» Document extract:
If you are a fan of wine, particularly European wines, from France, Italy or Germany, you can be proud of the role Missouri plays in creating that wine.

Ever since the mid-1800s roots from Missourigrapes have been grafted on to European varieties, because of their natural resistance to certain pests.

“Missouri has a very large, and very rich, very diverse wild grape vine population and these grape vines have already been used for the past 150 years,” says Laszlow Kovacs, a biologist with Missouri State University in Springfield.

Back in the 1800s Missouri grape vines were sent to France because of their resistance to a pest called the phylloxera louse.  These days there is renewed interest in native species because of their adaptations to factors such as drought.

A recent study published in the Proceedings of the National Academy of Science predicts that over the next 50 years climate change could phase out as much as 70 percent of the world’s current vineyards.

As you can imagine, that would have huge implications for wine, as well as a whole slew of other agricultural products. 

“Life wants to conquer any possible living space, and for example [here in Missouri] we have a grape species called the rock grape, appropriately named because it grows on gravel bars around rivers that are very dry, sunbaked areas where no other plants can survive,” says Kovacs.

But does this mean that soon we’ll all be drinking wine made from the plucky rock grape?

“No, I’ve never had the wine and nobody probably would, because you would characterize the fruit as un-drinkable,” notes Kovacs.

But even if that’s the case, it isn’t the fruit of the rock grape vine that researchers are interested in.

Allison Miller is a Biologist working with St. Louis University’s Center for Sustainability. And the vines she’s showing me aren’t from France, or Australia, they’re from right here in Missouri.

“We have our research vineyard divided into two sets of vines,” says Miller. 

On the table in front of us are several dozen tiny vines, representing two native species of Missouri grapes. 

“These two species are adapted to different environments in nature.  So, each group of our grape vines will receive a drought treatment and a control and what we’re interested in is differences in gene expression,” says Miller.

» Problem to work on: Pick up the article on Missouri grape vines after its last sentence and continue it. The data is not needed here.

Dataset items:
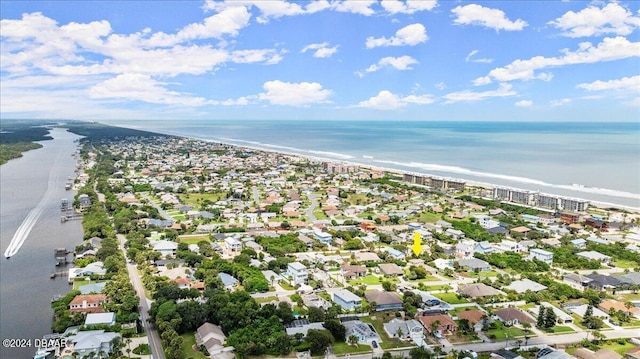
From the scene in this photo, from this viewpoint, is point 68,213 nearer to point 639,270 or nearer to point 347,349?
point 347,349

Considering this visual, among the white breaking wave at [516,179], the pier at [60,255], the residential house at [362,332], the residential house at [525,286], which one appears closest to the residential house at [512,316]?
the residential house at [525,286]

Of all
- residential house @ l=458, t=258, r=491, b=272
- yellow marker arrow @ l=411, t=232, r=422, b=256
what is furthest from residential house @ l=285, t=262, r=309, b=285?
residential house @ l=458, t=258, r=491, b=272

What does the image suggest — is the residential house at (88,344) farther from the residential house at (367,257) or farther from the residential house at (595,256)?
the residential house at (595,256)

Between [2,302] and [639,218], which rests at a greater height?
[639,218]

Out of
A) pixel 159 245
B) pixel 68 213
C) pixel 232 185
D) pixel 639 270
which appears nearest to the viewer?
pixel 639 270

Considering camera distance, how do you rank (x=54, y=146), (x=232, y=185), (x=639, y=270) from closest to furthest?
(x=639, y=270), (x=232, y=185), (x=54, y=146)

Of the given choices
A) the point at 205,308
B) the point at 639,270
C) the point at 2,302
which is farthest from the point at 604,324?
the point at 2,302

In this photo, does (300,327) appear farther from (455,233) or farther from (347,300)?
(455,233)
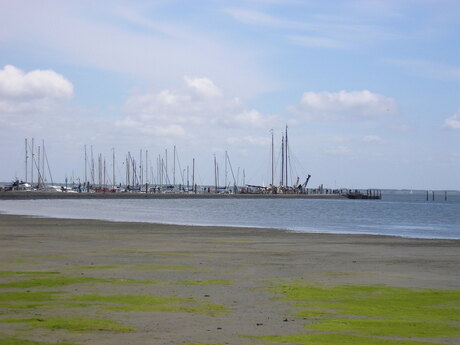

» Written answer:
Miller says the data from she hopes to gather from these native species can be used to help identify so-called “genetic markers” potentially making it possible to then breed those traits into other grape species.  And she says it makes sense to conduct the study in a place like St. Louis.

“Many urban areas are thought to act as what are called “urban heat islands,” says Miller. “Which means that they retain, and are hotter, relative to surrounding areas.  The thought is that that urban heat islands may mimic some of the situations predicted under future climates.”

In a few weeks these vines will be planted outside at the Missouri Botanical Garden, where workers are busy installing trellises.  Miller is partnering with MoBOT to test the vines at temperatures and conditions throughout the summer. 

But even if some of our current vineyards do disappear, it doesn’t necessarily mean the death of the wine industry.

“You know, I would say that climate change is slower than trends in wine drinking,” says Cory Bomgaars, the head of winemaking operations at Les Bourgeois Vineyards outside of Columbia, Mo. 

He says winemakers are used to phasing out certain species and growing grapes in new locations.

“You know a traditional Napa cab might not be the same as it was 20 years ago,” he says.

Whether or not you feel that fact is cause for celebration is a matter of taste, but native species will likely be a key factor in determining what kind of wine we drink, and where we get it.